■ Problem description
Will you quote only the lines starting at the one that contains "Of leafy green" and ending with the last line of the listing below, inclusive?
─── Stored rows ───
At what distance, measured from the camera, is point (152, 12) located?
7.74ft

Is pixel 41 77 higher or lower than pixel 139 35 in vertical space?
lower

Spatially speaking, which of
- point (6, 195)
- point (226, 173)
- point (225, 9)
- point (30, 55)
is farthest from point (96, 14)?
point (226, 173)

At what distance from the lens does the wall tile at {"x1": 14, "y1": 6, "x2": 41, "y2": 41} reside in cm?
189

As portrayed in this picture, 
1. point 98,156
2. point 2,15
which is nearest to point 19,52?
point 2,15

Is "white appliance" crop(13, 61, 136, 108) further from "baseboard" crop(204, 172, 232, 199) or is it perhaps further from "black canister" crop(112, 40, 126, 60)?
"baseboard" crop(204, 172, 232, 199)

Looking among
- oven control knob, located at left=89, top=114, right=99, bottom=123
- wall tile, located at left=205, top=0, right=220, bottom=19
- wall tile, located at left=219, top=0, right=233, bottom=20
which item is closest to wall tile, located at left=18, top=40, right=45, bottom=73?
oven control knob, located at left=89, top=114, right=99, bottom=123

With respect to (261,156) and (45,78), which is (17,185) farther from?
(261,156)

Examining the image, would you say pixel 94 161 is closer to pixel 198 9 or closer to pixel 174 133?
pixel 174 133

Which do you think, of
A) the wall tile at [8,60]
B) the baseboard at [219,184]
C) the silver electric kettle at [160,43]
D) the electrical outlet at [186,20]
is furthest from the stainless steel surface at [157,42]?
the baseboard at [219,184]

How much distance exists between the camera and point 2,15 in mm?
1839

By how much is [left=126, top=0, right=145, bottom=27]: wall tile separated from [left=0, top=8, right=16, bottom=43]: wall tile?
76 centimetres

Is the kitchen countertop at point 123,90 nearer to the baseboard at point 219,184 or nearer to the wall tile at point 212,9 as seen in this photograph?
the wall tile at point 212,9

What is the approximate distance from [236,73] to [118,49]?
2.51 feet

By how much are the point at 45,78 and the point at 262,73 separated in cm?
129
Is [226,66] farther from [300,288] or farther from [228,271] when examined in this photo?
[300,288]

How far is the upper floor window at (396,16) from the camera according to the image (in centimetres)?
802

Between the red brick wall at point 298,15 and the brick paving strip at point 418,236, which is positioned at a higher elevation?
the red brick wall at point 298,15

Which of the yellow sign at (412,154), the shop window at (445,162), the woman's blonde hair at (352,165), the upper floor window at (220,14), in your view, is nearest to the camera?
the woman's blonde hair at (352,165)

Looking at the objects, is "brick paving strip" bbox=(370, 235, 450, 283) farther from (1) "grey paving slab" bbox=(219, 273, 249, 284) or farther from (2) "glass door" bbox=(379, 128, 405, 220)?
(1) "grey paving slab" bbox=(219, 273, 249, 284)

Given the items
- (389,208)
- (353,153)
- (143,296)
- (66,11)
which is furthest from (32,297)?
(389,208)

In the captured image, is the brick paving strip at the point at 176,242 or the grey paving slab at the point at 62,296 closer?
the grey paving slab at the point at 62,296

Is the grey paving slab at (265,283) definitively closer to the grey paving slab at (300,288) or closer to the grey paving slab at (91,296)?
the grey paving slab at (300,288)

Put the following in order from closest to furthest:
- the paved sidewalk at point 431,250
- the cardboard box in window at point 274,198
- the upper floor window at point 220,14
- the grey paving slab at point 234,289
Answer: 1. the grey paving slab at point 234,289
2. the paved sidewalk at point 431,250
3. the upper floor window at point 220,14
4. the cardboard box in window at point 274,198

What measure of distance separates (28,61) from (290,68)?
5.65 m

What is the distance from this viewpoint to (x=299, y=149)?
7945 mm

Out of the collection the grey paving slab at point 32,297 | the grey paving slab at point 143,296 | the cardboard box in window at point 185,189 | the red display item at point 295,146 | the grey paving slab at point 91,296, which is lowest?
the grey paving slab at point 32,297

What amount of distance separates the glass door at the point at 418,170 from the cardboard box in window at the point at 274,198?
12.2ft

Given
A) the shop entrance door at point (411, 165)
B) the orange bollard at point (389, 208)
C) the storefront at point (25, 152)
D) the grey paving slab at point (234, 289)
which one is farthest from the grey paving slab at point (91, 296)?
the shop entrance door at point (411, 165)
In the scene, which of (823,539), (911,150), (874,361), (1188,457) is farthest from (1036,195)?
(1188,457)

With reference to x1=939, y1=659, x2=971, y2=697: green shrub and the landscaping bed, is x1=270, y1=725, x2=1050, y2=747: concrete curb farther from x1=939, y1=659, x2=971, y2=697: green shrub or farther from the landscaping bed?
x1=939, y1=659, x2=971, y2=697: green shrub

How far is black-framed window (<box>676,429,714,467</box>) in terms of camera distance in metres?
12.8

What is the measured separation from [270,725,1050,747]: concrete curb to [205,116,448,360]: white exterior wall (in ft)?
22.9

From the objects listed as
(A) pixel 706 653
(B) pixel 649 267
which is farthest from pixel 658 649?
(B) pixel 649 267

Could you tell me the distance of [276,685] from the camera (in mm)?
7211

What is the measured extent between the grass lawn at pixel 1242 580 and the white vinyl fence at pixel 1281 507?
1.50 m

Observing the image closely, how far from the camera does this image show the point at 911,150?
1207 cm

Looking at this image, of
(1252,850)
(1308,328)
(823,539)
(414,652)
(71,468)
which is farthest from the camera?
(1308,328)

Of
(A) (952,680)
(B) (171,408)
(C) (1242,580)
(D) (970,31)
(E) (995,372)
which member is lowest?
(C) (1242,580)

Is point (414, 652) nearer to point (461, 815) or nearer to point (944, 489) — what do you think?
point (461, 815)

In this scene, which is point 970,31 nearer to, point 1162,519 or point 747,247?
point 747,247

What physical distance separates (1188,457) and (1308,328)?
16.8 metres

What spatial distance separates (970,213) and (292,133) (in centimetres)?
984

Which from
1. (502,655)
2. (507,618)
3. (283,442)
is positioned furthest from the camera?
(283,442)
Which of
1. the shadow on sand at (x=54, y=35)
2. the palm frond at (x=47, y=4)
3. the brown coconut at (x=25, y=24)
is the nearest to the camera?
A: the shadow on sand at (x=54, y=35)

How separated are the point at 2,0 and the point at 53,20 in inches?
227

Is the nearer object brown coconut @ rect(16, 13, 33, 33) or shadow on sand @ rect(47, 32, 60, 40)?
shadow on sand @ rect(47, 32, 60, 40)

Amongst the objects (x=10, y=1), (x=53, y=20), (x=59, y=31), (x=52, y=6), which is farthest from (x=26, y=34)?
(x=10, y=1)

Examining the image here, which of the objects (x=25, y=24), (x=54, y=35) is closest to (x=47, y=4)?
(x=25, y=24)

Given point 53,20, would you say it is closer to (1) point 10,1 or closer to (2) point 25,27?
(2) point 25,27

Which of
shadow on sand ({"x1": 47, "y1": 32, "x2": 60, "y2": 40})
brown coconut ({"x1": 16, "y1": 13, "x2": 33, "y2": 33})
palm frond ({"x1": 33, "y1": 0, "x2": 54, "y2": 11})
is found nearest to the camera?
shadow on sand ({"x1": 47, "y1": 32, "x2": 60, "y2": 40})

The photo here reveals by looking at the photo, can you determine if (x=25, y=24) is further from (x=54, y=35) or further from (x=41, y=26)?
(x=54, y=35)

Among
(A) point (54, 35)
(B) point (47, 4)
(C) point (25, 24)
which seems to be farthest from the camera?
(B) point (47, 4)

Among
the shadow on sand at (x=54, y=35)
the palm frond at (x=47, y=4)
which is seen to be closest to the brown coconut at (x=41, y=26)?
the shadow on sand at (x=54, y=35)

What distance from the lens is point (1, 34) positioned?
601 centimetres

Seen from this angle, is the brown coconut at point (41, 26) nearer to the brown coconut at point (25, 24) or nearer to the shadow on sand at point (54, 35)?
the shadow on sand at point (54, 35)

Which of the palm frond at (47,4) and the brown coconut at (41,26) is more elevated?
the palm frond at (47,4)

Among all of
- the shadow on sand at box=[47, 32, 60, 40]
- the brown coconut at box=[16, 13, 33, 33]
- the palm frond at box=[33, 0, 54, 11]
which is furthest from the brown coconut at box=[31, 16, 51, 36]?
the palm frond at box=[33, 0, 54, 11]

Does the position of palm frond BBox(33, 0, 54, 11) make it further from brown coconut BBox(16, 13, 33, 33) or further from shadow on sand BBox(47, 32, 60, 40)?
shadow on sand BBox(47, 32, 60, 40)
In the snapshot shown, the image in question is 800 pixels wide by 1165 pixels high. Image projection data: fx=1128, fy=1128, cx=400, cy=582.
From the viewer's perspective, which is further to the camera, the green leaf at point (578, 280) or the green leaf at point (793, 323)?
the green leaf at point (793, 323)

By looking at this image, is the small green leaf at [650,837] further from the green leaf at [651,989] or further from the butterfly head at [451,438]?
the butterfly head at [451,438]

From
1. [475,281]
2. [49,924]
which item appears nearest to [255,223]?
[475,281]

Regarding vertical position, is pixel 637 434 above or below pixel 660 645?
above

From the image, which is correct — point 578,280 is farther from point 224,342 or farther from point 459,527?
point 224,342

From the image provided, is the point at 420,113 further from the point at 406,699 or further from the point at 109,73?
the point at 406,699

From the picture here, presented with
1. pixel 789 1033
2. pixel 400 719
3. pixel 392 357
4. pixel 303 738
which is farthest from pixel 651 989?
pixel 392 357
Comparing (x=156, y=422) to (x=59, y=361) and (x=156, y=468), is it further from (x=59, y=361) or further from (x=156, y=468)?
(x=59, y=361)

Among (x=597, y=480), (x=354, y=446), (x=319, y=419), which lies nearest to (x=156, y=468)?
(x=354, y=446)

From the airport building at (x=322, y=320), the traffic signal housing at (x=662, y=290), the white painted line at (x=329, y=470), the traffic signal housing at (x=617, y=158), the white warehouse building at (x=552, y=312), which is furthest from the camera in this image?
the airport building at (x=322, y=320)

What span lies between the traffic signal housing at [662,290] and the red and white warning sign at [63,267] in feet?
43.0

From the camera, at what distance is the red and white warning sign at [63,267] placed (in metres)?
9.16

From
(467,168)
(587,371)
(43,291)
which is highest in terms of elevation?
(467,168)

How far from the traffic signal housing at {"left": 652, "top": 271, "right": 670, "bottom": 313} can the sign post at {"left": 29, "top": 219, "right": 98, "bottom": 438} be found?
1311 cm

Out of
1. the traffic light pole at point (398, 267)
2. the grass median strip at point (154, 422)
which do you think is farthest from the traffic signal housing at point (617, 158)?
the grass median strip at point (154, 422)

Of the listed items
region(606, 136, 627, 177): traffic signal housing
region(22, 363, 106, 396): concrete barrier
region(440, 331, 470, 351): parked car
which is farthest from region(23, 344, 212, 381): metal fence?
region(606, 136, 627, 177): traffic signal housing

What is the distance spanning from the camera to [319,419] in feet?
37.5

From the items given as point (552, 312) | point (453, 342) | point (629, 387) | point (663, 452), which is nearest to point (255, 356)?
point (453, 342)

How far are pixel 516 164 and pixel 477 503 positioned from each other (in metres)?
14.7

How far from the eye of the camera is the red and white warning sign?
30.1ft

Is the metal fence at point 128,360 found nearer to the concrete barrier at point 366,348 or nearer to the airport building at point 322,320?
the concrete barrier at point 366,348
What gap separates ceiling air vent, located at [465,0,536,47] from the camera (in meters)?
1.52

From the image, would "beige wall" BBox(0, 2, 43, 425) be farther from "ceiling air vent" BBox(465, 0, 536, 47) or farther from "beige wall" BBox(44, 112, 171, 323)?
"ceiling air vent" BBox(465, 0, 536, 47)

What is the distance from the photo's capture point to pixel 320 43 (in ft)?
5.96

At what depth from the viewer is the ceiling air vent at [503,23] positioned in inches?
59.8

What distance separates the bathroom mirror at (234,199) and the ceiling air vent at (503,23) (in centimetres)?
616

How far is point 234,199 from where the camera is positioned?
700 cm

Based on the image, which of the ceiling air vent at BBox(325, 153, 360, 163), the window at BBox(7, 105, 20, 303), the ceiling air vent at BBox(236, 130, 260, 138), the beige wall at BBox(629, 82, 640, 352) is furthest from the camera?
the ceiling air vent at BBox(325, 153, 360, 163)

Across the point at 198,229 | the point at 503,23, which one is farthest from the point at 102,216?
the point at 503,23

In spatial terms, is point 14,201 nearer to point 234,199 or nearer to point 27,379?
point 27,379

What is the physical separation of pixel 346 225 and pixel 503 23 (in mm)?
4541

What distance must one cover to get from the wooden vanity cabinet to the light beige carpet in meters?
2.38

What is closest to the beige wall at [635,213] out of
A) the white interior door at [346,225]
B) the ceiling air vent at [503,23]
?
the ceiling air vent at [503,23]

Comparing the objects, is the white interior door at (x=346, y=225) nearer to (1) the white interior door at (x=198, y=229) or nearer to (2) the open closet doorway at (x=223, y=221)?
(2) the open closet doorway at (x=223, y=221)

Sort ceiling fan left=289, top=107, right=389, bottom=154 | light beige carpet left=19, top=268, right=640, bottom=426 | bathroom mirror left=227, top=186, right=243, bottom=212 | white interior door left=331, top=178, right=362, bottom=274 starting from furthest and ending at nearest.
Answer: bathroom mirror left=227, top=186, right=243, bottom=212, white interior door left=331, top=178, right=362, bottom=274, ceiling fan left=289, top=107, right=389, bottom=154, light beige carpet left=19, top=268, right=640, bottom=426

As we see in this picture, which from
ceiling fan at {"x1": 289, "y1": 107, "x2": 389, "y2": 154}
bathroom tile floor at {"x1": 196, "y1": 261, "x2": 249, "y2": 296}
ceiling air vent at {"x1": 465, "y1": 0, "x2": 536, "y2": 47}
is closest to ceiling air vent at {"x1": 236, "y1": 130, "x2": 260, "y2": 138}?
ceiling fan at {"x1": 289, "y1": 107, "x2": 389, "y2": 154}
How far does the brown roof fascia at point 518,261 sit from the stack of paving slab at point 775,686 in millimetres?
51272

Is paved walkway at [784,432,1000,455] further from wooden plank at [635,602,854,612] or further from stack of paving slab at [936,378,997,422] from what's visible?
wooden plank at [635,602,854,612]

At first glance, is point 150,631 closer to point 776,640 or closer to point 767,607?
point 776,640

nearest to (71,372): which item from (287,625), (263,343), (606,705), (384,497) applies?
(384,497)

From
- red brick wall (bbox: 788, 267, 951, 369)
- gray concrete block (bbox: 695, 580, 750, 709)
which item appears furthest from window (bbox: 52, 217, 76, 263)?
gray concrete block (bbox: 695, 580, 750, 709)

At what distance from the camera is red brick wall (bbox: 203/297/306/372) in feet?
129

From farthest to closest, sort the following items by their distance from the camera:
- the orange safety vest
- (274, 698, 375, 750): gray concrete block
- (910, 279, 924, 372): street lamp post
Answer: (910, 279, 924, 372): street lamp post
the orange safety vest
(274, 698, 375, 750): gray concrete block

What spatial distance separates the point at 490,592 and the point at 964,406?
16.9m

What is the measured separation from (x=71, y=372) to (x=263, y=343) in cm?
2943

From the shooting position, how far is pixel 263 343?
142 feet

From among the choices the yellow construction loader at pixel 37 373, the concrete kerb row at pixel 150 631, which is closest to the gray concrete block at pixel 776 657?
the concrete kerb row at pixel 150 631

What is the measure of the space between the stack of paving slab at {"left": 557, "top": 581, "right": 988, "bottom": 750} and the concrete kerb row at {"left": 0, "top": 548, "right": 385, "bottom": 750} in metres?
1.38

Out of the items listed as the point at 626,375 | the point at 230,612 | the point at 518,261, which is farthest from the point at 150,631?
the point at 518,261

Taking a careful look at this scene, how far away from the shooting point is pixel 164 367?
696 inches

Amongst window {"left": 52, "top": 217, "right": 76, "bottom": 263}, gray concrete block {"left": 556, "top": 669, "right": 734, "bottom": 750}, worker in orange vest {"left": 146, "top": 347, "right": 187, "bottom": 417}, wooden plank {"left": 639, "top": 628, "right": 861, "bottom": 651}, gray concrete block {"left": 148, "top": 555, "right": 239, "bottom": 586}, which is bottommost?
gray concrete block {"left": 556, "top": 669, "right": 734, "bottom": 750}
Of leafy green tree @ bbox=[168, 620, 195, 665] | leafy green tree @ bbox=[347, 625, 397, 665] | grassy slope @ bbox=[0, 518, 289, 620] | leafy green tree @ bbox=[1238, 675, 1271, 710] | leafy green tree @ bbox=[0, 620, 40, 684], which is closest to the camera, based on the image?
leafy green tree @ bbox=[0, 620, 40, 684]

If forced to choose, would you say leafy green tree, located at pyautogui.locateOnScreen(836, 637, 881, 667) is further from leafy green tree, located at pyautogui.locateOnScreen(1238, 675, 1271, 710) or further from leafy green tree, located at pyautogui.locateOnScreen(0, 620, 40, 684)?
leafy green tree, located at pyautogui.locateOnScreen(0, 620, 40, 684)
───
■ Full response
Of leafy green tree @ bbox=[168, 620, 195, 665] | leafy green tree @ bbox=[347, 625, 397, 665] | grassy slope @ bbox=[0, 518, 289, 620] | leafy green tree @ bbox=[1238, 675, 1271, 710] | leafy green tree @ bbox=[0, 620, 40, 684], which is closest to the camera, based on the image?
leafy green tree @ bbox=[0, 620, 40, 684]

If forced to choose, would you say leafy green tree, located at pyautogui.locateOnScreen(836, 637, 881, 667) is further from leafy green tree, located at pyautogui.locateOnScreen(1238, 675, 1271, 710) or further from leafy green tree, located at pyautogui.locateOnScreen(0, 620, 40, 684)?
leafy green tree, located at pyautogui.locateOnScreen(0, 620, 40, 684)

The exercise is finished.